Sorry, Cambridge for my dire performance: Here’s what I’d say if I did my interview again


At the age of 17, I was guided through a garden on the grounds of Fitzwilliam College towards what looked like a manor house. It was dark outside as I approached my second interview of the day. I walked up the stairs into a room with a fireplace; the interior reminded me of a quaint cottage. Old books covered the walls, but I was so nervous that I didn’t look to read the spines, to see what I might fish out of my memory to impress these people with. Two white people sat in front of me and began to ask me questions. What would the world be like without literature? It’s interesting that you asked that, because when I answered, my interpretation of literature was wholly white, with the exception of one Toni Morrison novel and a few poetry books that Cambridge probably wouldn’t look favourably upon because they weren’t sonnets by Donne or Joyce; they were by Nayyirah Waheed and Upile Chisala. My scope was colonial and it was limited to the canon. In fact, I didn’t want to say this, but I didn’t read very much at all. I detested it, actually. I read what was necessary for my classes but that was it. I spent most of my time writing depressive confessional poetry and watching anime. So, technically, my world was without literature, in some form.

Now, I would answer, the world is without literature. To use the word literature is to sponsor the idea of a scope, and for many years I thought good literature, influential literature, groundbreaking literature, was white. You’ve just asked me about Conrad, and I have never read it. I have to sit and feel cowardly because I can’t engage in this conversation with you, because I simply don’t know and I simply don’t care. In fact, a lot of me doesn’t care about what is considered to be ground-breaking in English literature. You can say there would be no ethnic literature had there not been great English novels, and I would scoff and say, ethnic literature does not have to be valued against a euro-centric and racist ideal. Read Bhanu Kapil, who rejects the novel, who doesn’t feel she can even satisfy the novel. Read how uncomfortable and anxious the text is, which feels like it’s coming apart at the seams. That’s what your ideal does.
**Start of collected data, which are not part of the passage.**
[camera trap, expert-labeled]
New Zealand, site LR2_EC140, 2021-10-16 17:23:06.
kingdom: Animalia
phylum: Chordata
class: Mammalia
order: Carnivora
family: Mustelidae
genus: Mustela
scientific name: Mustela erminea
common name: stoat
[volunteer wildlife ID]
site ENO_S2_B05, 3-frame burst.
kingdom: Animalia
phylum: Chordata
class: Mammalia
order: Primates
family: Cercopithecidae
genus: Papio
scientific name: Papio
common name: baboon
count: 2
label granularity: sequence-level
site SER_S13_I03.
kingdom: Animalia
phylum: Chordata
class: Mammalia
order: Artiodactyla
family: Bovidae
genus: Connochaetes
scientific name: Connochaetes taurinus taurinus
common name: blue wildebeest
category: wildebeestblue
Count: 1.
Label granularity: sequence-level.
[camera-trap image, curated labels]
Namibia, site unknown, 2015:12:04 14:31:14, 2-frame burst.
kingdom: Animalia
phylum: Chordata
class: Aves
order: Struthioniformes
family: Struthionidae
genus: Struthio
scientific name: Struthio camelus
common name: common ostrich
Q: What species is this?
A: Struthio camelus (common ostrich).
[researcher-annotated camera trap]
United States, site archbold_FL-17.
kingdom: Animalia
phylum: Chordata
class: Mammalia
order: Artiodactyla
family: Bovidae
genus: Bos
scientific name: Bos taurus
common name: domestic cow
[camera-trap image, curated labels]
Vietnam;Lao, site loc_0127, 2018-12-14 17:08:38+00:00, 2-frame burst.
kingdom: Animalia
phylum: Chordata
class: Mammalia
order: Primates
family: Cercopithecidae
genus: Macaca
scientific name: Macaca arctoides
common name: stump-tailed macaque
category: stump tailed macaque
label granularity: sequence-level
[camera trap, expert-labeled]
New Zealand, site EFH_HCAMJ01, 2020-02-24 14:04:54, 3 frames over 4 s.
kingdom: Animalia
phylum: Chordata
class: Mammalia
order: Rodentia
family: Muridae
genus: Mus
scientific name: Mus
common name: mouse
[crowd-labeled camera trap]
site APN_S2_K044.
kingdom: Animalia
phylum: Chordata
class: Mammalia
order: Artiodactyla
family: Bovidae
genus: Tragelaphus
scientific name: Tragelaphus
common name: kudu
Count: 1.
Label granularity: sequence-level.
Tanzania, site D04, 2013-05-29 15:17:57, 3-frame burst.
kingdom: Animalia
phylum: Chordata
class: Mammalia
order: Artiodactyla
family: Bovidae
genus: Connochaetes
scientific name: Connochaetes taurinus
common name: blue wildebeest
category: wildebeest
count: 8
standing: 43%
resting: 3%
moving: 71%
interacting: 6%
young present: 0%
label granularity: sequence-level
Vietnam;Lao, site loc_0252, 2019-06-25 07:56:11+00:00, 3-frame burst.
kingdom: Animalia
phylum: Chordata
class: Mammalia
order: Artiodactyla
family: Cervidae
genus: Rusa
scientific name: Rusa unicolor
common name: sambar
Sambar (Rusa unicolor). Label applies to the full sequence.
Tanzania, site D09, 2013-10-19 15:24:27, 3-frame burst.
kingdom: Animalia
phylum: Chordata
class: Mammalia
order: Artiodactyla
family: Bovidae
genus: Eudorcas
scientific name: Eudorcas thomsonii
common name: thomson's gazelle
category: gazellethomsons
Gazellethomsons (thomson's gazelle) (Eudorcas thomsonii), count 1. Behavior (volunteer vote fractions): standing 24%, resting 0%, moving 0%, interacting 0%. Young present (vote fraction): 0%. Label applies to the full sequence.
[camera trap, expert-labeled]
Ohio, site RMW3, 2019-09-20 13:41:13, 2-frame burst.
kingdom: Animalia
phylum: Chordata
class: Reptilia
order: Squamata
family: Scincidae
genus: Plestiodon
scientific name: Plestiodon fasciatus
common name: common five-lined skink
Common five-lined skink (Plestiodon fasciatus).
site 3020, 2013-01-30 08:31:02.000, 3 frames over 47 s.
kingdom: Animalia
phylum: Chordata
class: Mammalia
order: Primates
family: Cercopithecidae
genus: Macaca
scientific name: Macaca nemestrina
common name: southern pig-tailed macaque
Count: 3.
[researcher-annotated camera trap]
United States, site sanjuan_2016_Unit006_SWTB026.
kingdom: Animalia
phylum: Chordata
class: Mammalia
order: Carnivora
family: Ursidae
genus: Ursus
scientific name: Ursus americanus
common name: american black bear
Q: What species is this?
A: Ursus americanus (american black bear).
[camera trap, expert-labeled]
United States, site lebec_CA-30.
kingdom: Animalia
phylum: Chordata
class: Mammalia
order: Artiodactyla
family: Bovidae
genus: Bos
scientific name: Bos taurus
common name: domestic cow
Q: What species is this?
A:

Sonora Jha once said “Western publishers almost entirely expect an Indian woman to write a ‘story of struggle’”, and the same goes for the majority of BIPOC writers. They want to see us suffering under the guise of racism, sexism, abuse. They don’t want to see BIPOC characters smile and go on great discoveries like Christine does in Fran Ross’ Oreo. So instead they feed us Rossetti and Shakespeare and Austen. I’m sure they’re good but they’re good because it’s all anyone knew. I don’t care about the old, I care about the new and the now. The literature that represents a language encompassed by so many racialised nations. Is their literature not English?

I wrote about Christopher Marlowe in my personal statement and you asked me about that in my first interview out of the two, when the day was still bright. I truly enjoyed Dr. Faustus, so much so that I went and watched the play the day of my exam on it. Before the interview, I memorized certain dates. When was the Renaissance period; when was the other one… Jacobean? Who was the King; what were contemporary audiences saying? But then you started asking me about why this text stood out so much, and what its response was. Suddenly I wasn’t in conversation with you, I was trying to form an essay in speech before you. I wanted to impress you but the holes in my knowledge were showing and I felt incredibly vulnerable. I knew I had botched this interview before it had even started, because I didn’t understand my own reason for being there. Why did I ever pick English? Simply because I was good at it. I hadn’t found my passion for it yet.

Three years on, studying at the University of Sussex, having taken a year abroad in Waterloo, I was given the exclusive chance to study modules on dissent, post-War literature, modules on race, gender and society, and soon I will be taking a decolonisation module. These modules have taught me what my inspiration is. It’s to reclaim the English language and venture into an English literature of voices who are denied of their English-ness. If I went into that interview now, I’d say, I can’t tell you what happened in Ulysses and I can’t tell you that I care about Chaucer. I’d tell you I enjoy Bronte and Shelley but I cannot stomach them. I care about Chimimanda Ngozi Adiche, Fran Ross, Bhanu Kapil, Rumi, Rupi Kaur, James Baldwin and  Zora Neale Hurston. I care about Malcolm X, Nikesh Shukla, Gloria Anzaldua, Cheryl Suzack, bell hooks, Lucille Clifton, Fanie Lou Hamer, Cornel West. I care about literature and the literature about literature written by people who literature excludes. I care about literature that exposes colonialism, racisms and I care about reclamation literature.  I care about everything outside of the Canon. If you’d like to talk about that, let’s do it. Let’s sit down again and let me not perform. Let’s talk.